▶ **Source document**
---
A 19th-century Victorian house, home to a pioneering Black attorney for more than eight decades, in the historic Bronzeville district on the city’s South Side sold and will get much-needed rehab.
Bronzeville natives Jeff Douglas and his wife Stephanie, who live a block away in another smaller greystone they restored, bought the seven-bedroom, 4,000-square-foot home for $525,000 on February 14, Crain’s reported. After two other contracts fell through, the couple paid five percent more than the listing price of $500,000 which hit the market in October. The Douglases expect the renovations to take about a year.
“There’s a lot of history there,” said Jeff Douglas, referring to the home, which was owned by Nathan McGill, the first Black assistant attorney general for the state of Illinois in 1929.
After graduating from Boston University with a law degree in 1912, McGill practiced in his native Florida until the early 1920s. He made a name for himself after moving to Chicago to become a general counsel for the Chicago Defender, the city’s Black news publication, and the first African-American appointed to the Chicago Library Board in 1930.
In the early 1930s, Nathan McGill and his wife Beatrice McGill bought the house, which features a limestone exterior, pillar carvings, bay windows, and a detailed cornice. A coach house with a two-story apartment on a lot comes with the main house, according to the publication.
The house still has its original wormwood, tile, and stained glass, but utilities need to be renovated, Winston McGill Jr., one of Nathan McGill’s grandsons said. The house “demands a lot to be done.”
Home sales in Bronzeville have jumped since the pandemic as the South Side community’s affordability and proximity to the Loop gave buyers incentives to come to the district. The median price of homes sold in the neighborhood was $550,000 in the first 11 months of 2021, according to the Chicago Association of Realtors. That compares with $318,000, the median price of houses sold across the city in the same period.
---
▶ **Records**
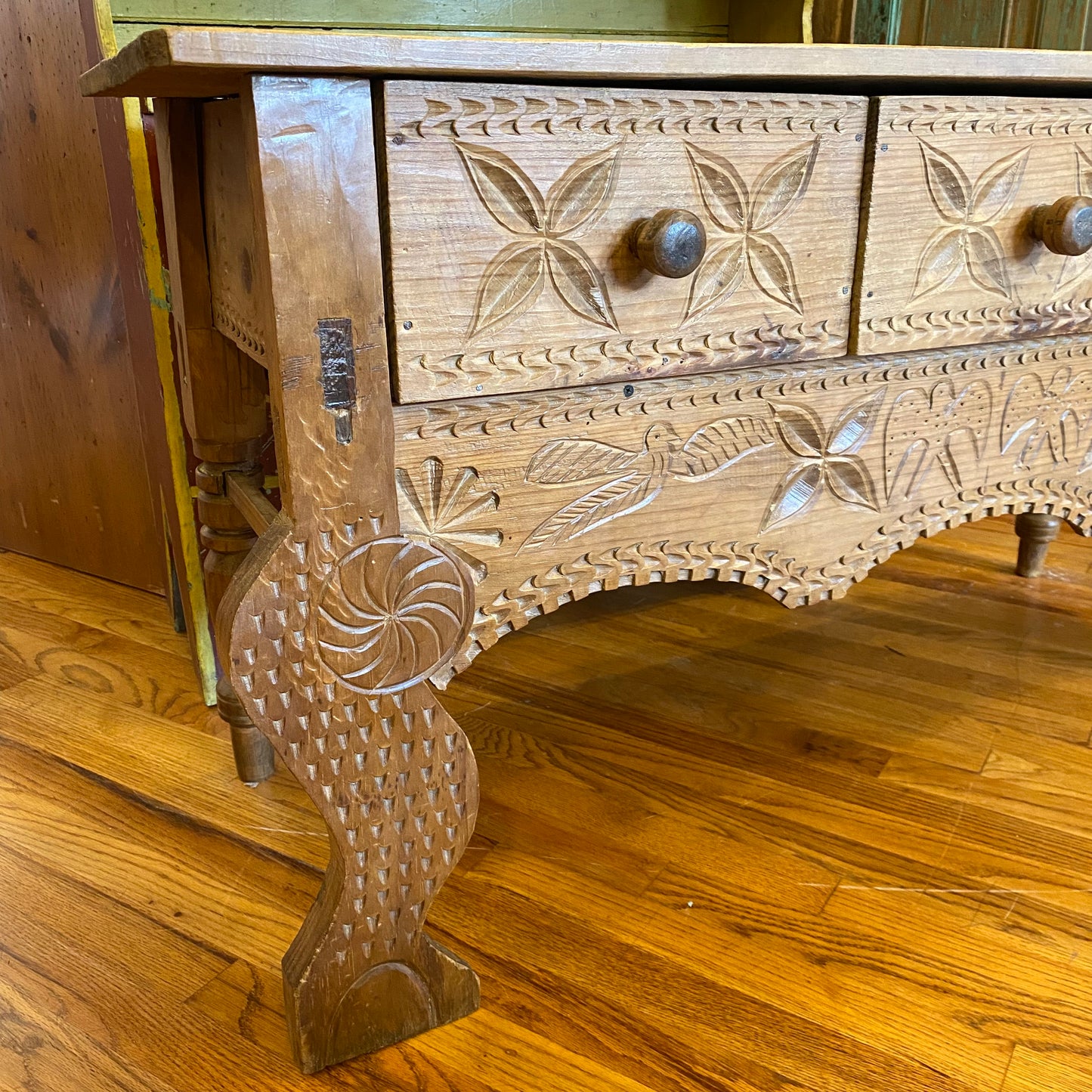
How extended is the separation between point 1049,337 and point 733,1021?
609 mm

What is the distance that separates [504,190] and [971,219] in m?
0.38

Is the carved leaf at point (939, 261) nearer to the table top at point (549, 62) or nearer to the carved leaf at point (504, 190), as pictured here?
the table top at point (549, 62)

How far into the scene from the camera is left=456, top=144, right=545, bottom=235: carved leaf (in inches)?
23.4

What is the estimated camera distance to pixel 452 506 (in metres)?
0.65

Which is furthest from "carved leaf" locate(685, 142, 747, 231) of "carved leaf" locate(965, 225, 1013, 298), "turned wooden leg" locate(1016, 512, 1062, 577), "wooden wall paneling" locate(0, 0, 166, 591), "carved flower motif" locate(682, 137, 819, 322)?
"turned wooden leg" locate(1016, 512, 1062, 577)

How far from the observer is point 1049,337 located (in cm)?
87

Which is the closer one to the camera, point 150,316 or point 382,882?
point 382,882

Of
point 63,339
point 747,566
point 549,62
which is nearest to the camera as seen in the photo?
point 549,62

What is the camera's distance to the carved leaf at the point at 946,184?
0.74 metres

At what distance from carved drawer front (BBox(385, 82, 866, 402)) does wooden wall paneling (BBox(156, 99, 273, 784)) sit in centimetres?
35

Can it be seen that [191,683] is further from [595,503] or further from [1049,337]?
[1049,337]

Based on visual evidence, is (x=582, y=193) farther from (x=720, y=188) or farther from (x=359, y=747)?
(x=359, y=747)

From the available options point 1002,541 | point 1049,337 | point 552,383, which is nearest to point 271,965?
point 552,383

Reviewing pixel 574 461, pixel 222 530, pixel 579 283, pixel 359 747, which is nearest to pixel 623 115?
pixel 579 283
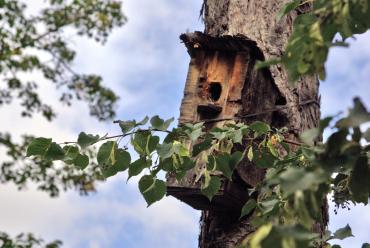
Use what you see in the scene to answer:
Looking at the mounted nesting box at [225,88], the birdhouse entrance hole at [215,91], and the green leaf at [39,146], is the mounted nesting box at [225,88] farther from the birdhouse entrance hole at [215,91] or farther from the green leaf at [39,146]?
---
▶ **Questions on the material**
• 1. Please answer these from the article on the Bronzeville house:
(a) How much did Jeff and Stephanie Douglas pay for the home?
(b) In what year did Nathan McGill graduate from Boston University with a law degree?
(c) What was the median price of homes sold in Bronzeville in the first 11 months of 2021?
• 2. From the article on the Bronzeville house, print the stretch from "A 19th-century Victorian" through "Illinois in 1929." without any changes.
These lines come from a separate source and have nothing to do with the article on the Bronzeville house.

▶ **Responses by task**
• 1.
(a) $525,000
(b) 1912
(c) $550,000

• 2.
A 19th-century Victorian house, home to a pioneering Black attorney for more than eight decades, in the historic Bronzeville district on the city’s South Side sold and will get much-needed rehab.
Bronzeville natives Jeff Douglas and his wife Stephanie, who live a block away in another smaller greystone they restored, bought the seven-bedroom, 4,000-square-foot home for $525,000 on February 14, Crain’s reported. After two other contracts fell through, the couple paid five percent more than the listing price of $500,000 which hit the market in October. The Douglases expect the renovations to take about a year.
“There’s a lot of history there,” said Jeff Douglas, referring to the home, which was owned by Nathan McGill, the first Black assistant attorney general for the state of Illinois in 1929.